[Belge alıntısı]:

Mehmet BABACAN, Eğitimci- Yazar ve Şair


ATATÜRK VE ULUSAL ONUR


Atatürk’le ilgili yerli yabancı hangi kaynağa el atarsak atalım; yaşamının her etkinliğinde, geçmişten alınan derslerle, geleceğe yönelik iletilerin bir bütünlük oluşturduğunu görürüz. Bunun bir rastlantı olmadığını; ulusuna hizmet etmenin, onda bir yaşam biçimi haline gelmiş olduğunu anlamak zor değildir.

Bu yaşamsal tavırda “ Bağımsızlık” ve “ Ulusal onur” kavramlarının hep ön planda yer aldığını, yüzlerce anıda görmekteyiz.

Böylesi çarpıcı bir anıyı, ulusal şairimiz Behçet Kemal Çağlar aktarıyor bize.

“ Yıl 1937. Sovyetler Birliği’nin 20. Kuruluş yıldönümü için, bir balo düzenlenmiştir.

Davetliler arasında Başbakan İsmet İnönü başta olmak üzere, çok sayıda Türk yetkili vardır.

Saat 1.00 sularında, balo dağılmak üzereyken, Rus müzisyenler İstiklal Marşımızı çalmaya başlarlar. Herkes şaşkındır. Ne oluyor demeye kalmadan, korumaların arasında Atatürk’ün hızla salona girdiği görülür.Bu sırada marş bitmiş, orkestra dans müziğine geçmiştir.

Atatürk hiç duraksamadan, Tayyare Cemiyeti ( Türk hava kurumu) adına katılmış olan davetli paraşütçü kızlardan birisiyle dansa başlar. Salon sanki büyülenmiştir.

[Yönergeler]:
**A.** Atatürk ve ulusal onur yazısında "Bu yaşamsal tavırda" sözcüklerinden "bir balo düzenlenmiştir." sözcüklerine kadar uzanan kısmı hiç değiştirmeden yeniden yazın.
**B.** Atatürk ve ulusal onur yazısında adıyla anılan bütün kişileri sıralayın.
Yanıt verirken yalnızca Atatürk ve ulusal onur yazısına dayanın.

[Veri kayıtları]:
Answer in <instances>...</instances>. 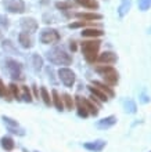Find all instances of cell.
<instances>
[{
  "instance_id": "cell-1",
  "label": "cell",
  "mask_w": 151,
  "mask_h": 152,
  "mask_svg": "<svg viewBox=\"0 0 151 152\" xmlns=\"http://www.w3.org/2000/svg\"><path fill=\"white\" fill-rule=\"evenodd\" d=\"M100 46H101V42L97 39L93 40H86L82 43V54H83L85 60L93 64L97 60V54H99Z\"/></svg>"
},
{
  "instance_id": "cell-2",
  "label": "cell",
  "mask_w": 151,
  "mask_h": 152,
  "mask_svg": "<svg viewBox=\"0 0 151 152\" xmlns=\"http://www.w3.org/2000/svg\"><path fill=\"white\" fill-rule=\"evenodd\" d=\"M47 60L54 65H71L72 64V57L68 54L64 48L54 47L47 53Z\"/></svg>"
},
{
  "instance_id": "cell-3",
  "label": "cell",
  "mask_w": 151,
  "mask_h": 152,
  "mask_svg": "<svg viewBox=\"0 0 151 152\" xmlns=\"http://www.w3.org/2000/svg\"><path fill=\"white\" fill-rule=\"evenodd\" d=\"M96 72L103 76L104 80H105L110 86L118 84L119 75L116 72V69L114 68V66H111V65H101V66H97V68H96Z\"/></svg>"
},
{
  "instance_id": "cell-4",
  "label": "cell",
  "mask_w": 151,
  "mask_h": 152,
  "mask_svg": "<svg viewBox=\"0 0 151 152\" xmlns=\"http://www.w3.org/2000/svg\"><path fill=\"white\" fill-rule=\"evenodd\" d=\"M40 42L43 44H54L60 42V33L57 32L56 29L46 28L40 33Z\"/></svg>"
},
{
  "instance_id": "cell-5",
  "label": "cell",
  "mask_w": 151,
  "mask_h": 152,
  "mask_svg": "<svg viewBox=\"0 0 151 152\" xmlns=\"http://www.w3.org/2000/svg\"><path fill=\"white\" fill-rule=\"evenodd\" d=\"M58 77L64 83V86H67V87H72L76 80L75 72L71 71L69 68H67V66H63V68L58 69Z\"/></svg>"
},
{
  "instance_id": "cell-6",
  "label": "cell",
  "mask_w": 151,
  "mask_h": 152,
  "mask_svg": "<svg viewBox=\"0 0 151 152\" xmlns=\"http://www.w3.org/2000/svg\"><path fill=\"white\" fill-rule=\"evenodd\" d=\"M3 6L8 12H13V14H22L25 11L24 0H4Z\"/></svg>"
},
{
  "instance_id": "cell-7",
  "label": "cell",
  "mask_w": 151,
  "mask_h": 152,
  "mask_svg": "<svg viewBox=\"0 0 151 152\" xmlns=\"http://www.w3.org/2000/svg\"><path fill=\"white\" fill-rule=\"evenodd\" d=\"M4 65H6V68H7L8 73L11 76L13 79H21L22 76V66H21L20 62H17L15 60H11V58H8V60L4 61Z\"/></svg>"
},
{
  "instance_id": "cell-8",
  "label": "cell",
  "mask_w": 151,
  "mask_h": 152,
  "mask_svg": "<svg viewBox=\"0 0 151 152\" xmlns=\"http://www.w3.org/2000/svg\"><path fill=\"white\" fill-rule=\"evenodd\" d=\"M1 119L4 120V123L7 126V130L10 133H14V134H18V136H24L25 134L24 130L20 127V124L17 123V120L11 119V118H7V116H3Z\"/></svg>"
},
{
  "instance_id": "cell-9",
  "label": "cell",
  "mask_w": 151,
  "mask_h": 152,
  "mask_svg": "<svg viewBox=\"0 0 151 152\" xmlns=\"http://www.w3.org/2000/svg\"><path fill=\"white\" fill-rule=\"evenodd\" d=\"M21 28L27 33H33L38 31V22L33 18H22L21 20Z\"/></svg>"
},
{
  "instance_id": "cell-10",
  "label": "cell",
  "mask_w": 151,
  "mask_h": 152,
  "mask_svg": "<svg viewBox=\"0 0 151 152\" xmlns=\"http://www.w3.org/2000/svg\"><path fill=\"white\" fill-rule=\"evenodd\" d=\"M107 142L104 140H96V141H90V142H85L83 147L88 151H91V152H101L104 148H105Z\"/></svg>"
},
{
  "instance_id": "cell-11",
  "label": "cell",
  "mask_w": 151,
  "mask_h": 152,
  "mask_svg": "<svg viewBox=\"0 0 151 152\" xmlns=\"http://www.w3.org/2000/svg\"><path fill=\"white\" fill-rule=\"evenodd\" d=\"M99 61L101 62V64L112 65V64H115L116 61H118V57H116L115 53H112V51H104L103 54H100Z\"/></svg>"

[Beklenen yanıtlar]:
**A.**
Bu yaşamsal tavırda “ Bağımsızlık” ve “ Ulusal onur” kavramlarının hep ön planda yer aldığını, yüzlerce anıda görmekteyiz.

Böylesi çarpıcı bir anıyı, ulusal şairimiz Behçet Kemal Çağlar aktarıyor bize.

“ Yıl 1937. Sovyetler Birliği’nin 20. Kuruluş yıldönümü için, bir balo düzenlenmiştir.

**B.**
Mehmet Babacan
Atatürk
Behçet Kemal Çağlar
İsmet İnönü